Frank Mir and Tom Lawlor Sanctioning Inconsistency
“It’s very consistent. Jon was sanctioned the first time it showed up in his system, sanctioned for 15 months for what (Richard) McLaren ultimately determined was non-intentional use. So those out there saying that Jon got out there Scot free…I mean, an independent arbitrator determined that he didn’t do anything on purpose. It was however it got into his system. He still got 15 months. Frank Mir, there wasn’t a second occasion where there was still remnants from the first time. He was sanctioned via strict liability.

“Same with Tom Lawlor. Now Frank Mir, what they had in common, at least it was the same substance. But Tom Lawlor’s was a completely different substance. Ostarine, we’re not talking about long-term metabolites that stick around. We’re talking about the parent compound. So apples and oranges. So those who are comparing these cases, there’s no case that’s truly like Jon’s, where he’s already been sanctioned, and then it re-appeared, and the experts determined it was still from the same sanction. It’s classic double jeopardy clause. You don’t punish someone twice for the same action.”

Jon Jones’s Checkered Testing History
“You look at both of Jon’s cases…Richard McLaren, maybe the most credible anti-doping guy in the world and/or his group in both written decisions….in both instances, they determined this was non-intentional.”

Fairness to Other Fighter Competing Against Someone With Banned Substance in System
“Again, I think it’s very unique to this M3 long-term metabolite. I don’t think you can just group all banned substances and make that, ‘Oh, he’s got a banned substance. ‘It is a very specific, very strange-acting, long-term metabolite. The parent compound is the thing that makes you recover quicker, stronger, potentially faster. I don’t think there’s any evidence out there that this M3 metabolite has those effects in the body. It’s just a sign in the body that there was a past ingestion of the oral turinabol.”

Provided data:
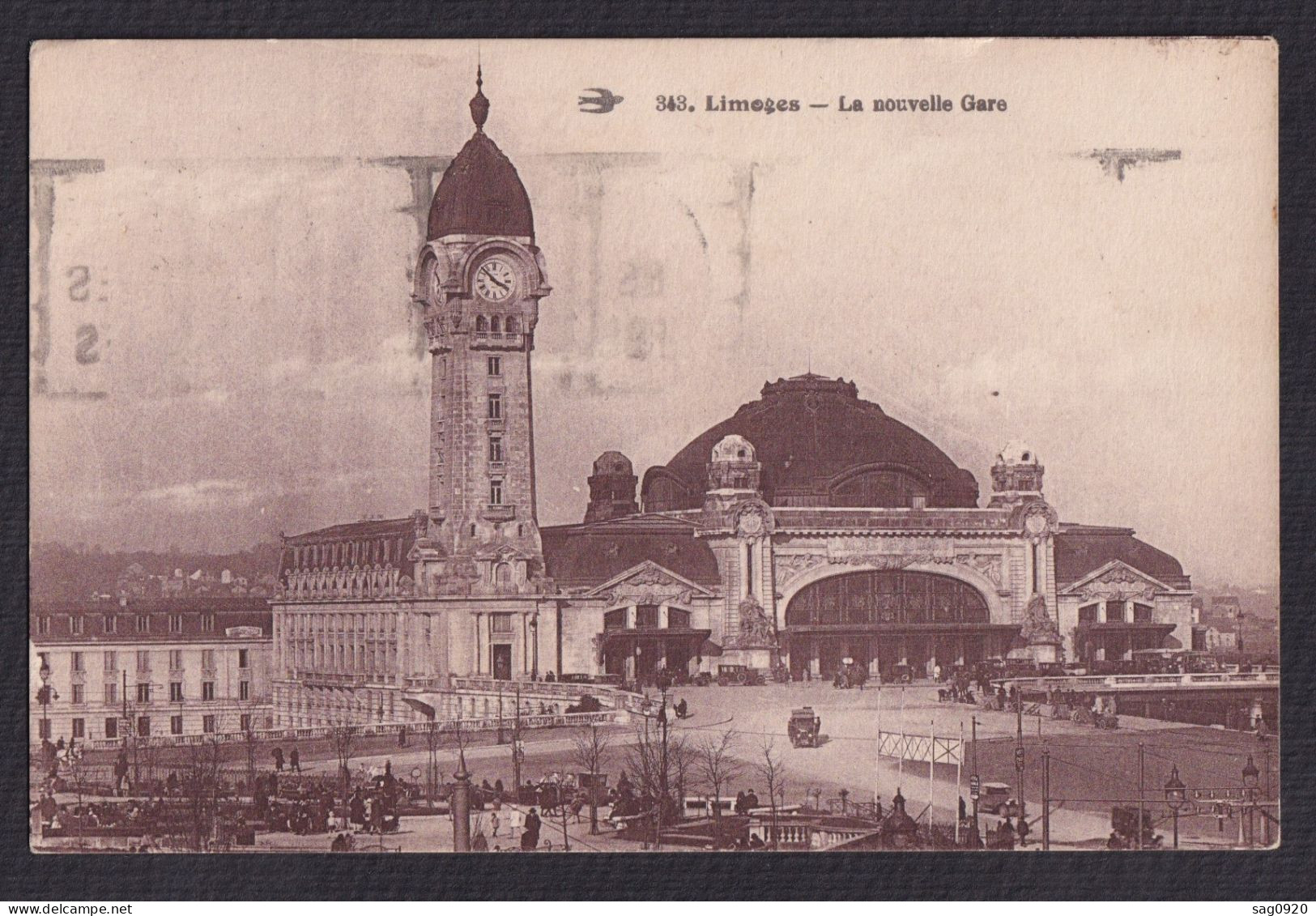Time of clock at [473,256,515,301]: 3:52
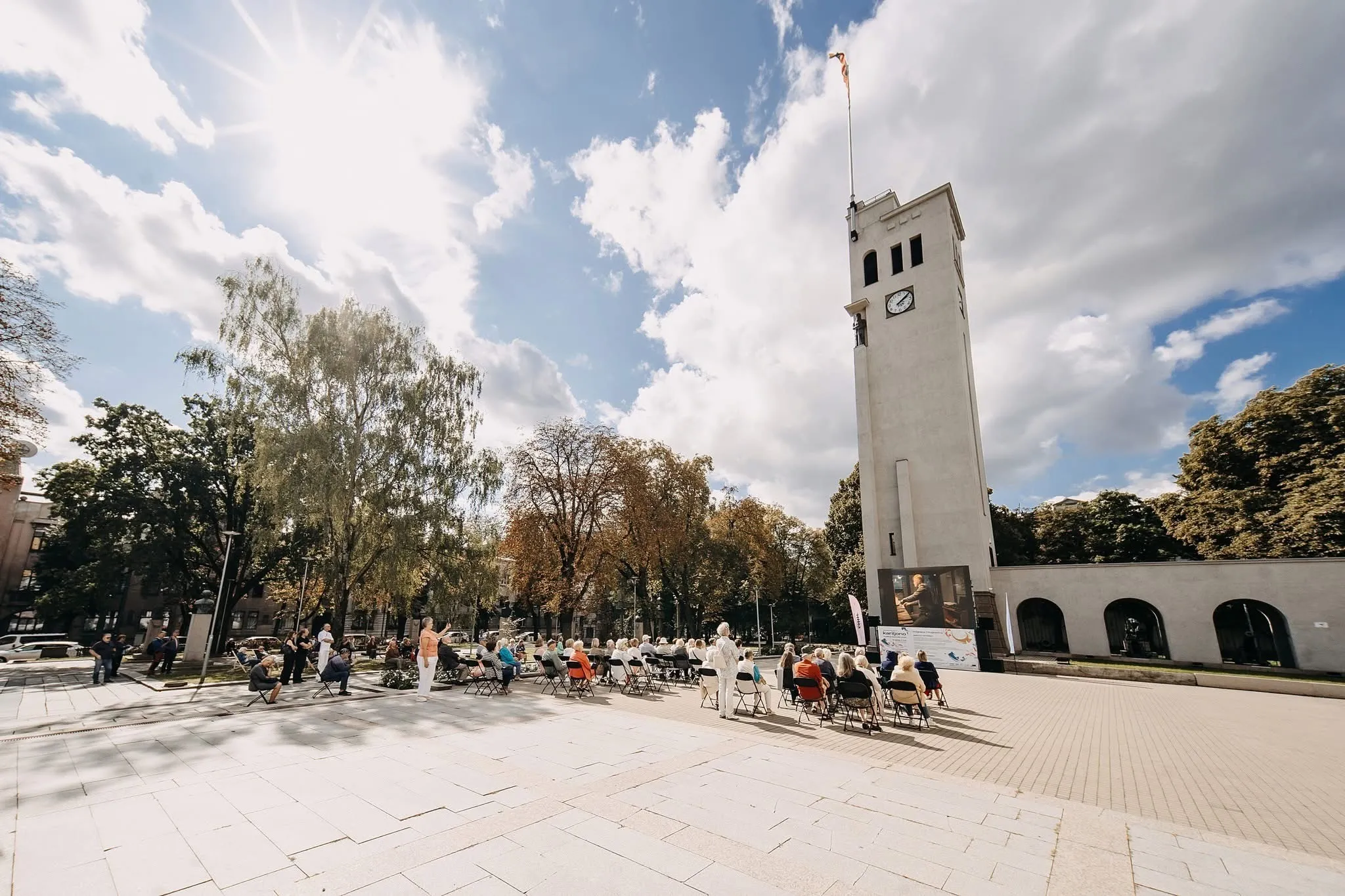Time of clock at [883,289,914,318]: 2:09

What is asked:
#1 According to the excerpt about the anti-doping sanctions, how long was Jon's first sanction?
#2 Print everything from "Frank Mir and" down to "via strict liability." in the excerpt about the anti-doping sanctions.

Answers below:
#1 15 months.

#2
Frank Mir and Tom Lawlor Sanctioning Inconsistency
“It’s very consistent. Jon was sanctioned the first time it showed up in his system, sanctioned for 15 months for what (Richard) McLaren ultimately determined was non-intentional use. So those out there saying that Jon got out there Scot free…I mean, an independent arbitrator determined that he didn’t do anything on purpose. It was however it got into his system. He still got 15 months. Frank Mir, there wasn’t a second occasion where there was still remnants from the first time. He was sanctioned via strict liability.